Max talks about a dramatic ground collision between two Pasadena Police Department helicopters and the wide-ranging lessons pilots can draw from it. On November 17, 2012, two Bell OH-58 helicopters collided at the Pasadena PD Benedict Heliport when one returned from a flight and struck another that was sitting on the pad with its rotors turning. Six people suffered minor injuries, but the accident destroyed both aircraft and revealed systemic issues far beyond a single pilot error.
Max uses the NTSB report and audio clips from the Rotary Wing Show—where host Mick Cullen interviewed Dan Parsons—to examine how this accident unfolded and why different people interpret it so differently. Initial reactions, including Max’s own when first hearing the episode, tended to blame the landing pilot. However, as Dan points out, there were organizational and procedural factors that made this an accident waiting to happen.
One major factor was the normalization of deviance. Due to poor drainage on Pad 1, it was common for helicopters to be parked slightly outside the designated landing box to avoid puddles. On the day of the accident, N96BM was positioned completely outside the pad’s markings. When N911FA returned to land in light rain with a wet windscreen, the landing pilot assumed the parked helicopter was within its box and focused on positioning her own aircraft properly on Pad 2. The two rotor systems intersected just as she lowered the collective to land.
The lack of a monitored UNICOM frequency and formal radio procedures compounded the hazard. At the time of the accident, no standard protocol existed for announcing arrivals or departures beyond what ground personnel could hear. The parked helicopter’s radios were not yet on, so the pilots had no communication link. Combined with rain-obscured visibility and non-standard pad markings, these conditions created a perfect storm.
Max highlights how this accident illustrates core principles of Safety Management Systems (SMS), even for pilots outside of airline or charter operations. SMS emphasizes proactively identifying hazards, implementing mitigations, and creating feedback mechanisms to prevent unsafe practices from becoming normalized. The Pasadena PD air unit responded after the accident by redesigning their heliport layout to increase pad separation, establishing monitored UNICOM procedures, and instituting regular safety meetings to address hazards before they could lead to incidents.
The episode also touches on pilot psychology. As Mick Cullen points out in one clip, the markings on the ground or guidance from a marshaller are just that—guidance. Ultimately, the pilot in command decides where to place the aircraft and is responsible for ensuring clearance. This is a valuable lesson not just for helicopter pilots but for fixed-wing pilots taxiing around crowded ramps. Max connects this to a story of a low-time pilot at his club who taxied into a fuel truck and insisted it wasn’t his fault—a reminder that responsibility always lies with the PIC.

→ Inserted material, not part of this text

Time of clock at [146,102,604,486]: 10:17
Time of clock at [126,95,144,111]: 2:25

In the Updates segment, Max turns to two sobering Cirrus SR22 accidents. The first, in Jesup, Georgia, involved an experienced pilot attempting to land in near-zero visibility without flying the published instrument approach. Track data showed low-speed, high-bank maneuvers just before the airplane stalled and crashed short of the runway. The pilot’s tendency to avoid being late for appointments may have contributed to self-induced pressure, leading to a poor decision to attempt a visual arrival in IMC.

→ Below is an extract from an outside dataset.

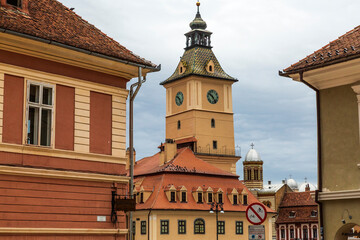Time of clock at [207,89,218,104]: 4:50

The second accident, in Oxbow, Oregon, involved a newly certificated pilot who encountered forecast icing conditions at altitude. The airplane entered IMC, likely accumulated ice, and descended rapidly. The pilot deployed the Cirrus Airframe Parachute System, but at a speed far above the published deployment limit, causing structural failure of the parachute system. The accident underscores the critical importance of understanding aircraft limitations, respecting icing forecasts, and recognizing that CAPS is not a magic shield if operated outside design parameters.
Max ties both Cirrus accidents back to the SMS theme. In each case, small decisions compounded into catastrophic outcomes. An absence of previous incidents can create a false sense of security, but SMS teaches that safety is not the absence of accidents—it’s the presence of robust defenses and hazard awareness. For general aviation pilots, this means constantly evaluating risks, questioning assumptions, and not allowing convenience or routine to override sound decision-making.
The Pasadena PD helicopter accident provides a vivid case study in how seemingly minor deviations, inadequate procedures, and environmental factors can align to produce a serious accident even among highly experienced pilots. With over 16,000 and 13,000 hours respectively, neither pilot fit the stereotype of “low-time error.” Instead, it was the system around them—and the normalization of small deviations—that created the conditions for disaster.
Max concludes with a reminder that SMS isn’t a bureaucratic requirement; it’s a mindset. Whether you fly a Cirrus SR22, a Robinson R44, or a law enforcement helicopter, applying SMS principles—identifying hazards, creating mitigations, and fostering open communication—can make the difference between routine operations and a preventable accident. For all pilots, this episode offers both a sobering analysis and actionable takeaways to enhance safety in every flight environment.